◆ Your objective
How many lines in the material below contain the string "camera"? Reply with the number alone.

◆ Exercise inputs

========================================

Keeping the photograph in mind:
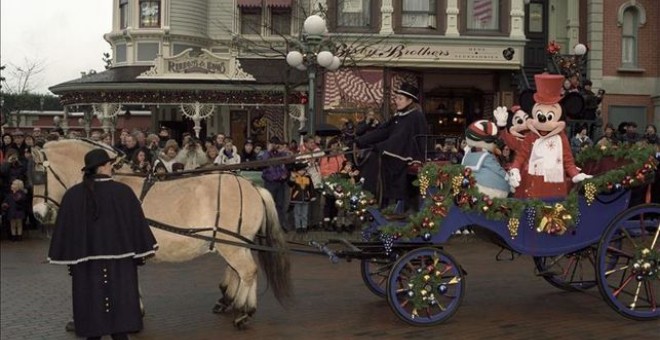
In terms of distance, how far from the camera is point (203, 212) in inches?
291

========================================

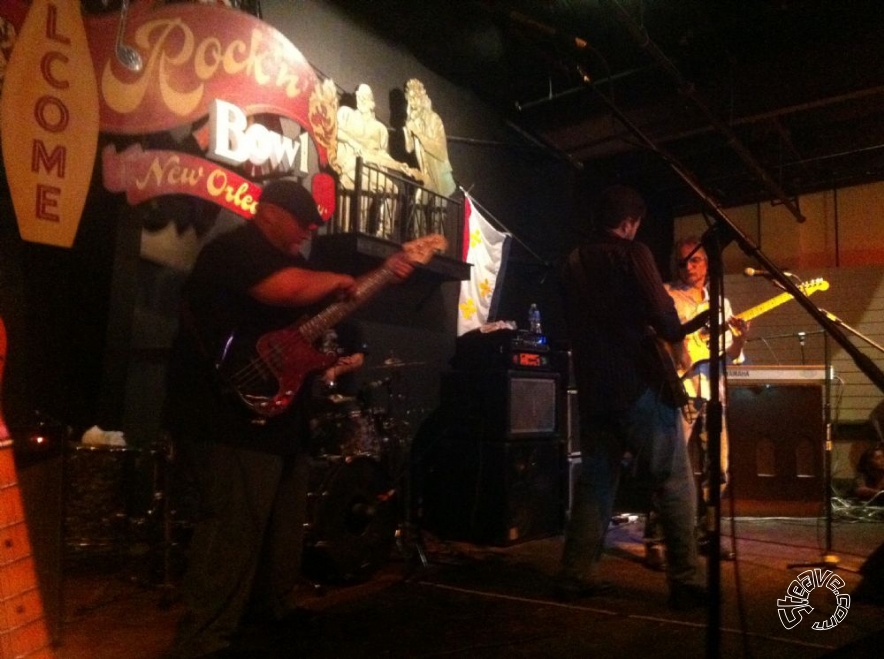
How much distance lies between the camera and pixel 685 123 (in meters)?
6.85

========================================

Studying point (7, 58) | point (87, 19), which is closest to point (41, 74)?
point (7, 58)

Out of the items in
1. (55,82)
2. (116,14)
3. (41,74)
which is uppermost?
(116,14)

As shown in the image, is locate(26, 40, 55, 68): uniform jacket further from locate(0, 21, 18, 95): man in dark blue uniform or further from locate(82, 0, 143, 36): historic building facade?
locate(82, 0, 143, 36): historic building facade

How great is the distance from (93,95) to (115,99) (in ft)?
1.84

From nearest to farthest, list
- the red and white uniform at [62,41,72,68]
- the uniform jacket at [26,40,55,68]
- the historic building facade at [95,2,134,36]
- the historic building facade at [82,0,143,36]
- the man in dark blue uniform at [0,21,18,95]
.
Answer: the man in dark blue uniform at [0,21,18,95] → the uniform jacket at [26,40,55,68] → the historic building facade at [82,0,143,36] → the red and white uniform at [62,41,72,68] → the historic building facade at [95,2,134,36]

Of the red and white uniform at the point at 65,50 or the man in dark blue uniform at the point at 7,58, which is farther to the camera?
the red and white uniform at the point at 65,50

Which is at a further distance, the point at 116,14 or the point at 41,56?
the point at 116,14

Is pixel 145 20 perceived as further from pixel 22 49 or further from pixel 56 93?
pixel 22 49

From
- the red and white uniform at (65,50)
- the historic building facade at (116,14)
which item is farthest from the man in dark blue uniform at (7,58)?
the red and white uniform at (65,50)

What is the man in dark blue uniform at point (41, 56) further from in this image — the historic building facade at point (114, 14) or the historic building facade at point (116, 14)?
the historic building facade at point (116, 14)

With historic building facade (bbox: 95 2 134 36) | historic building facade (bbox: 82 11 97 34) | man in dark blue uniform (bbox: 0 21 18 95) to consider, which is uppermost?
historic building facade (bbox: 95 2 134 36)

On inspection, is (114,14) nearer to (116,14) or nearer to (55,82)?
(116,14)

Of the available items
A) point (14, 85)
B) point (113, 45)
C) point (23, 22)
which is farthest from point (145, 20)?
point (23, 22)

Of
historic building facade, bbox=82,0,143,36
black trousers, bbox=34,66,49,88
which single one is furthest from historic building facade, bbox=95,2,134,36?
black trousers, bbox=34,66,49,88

========================================

◆ Answer to this exercise
3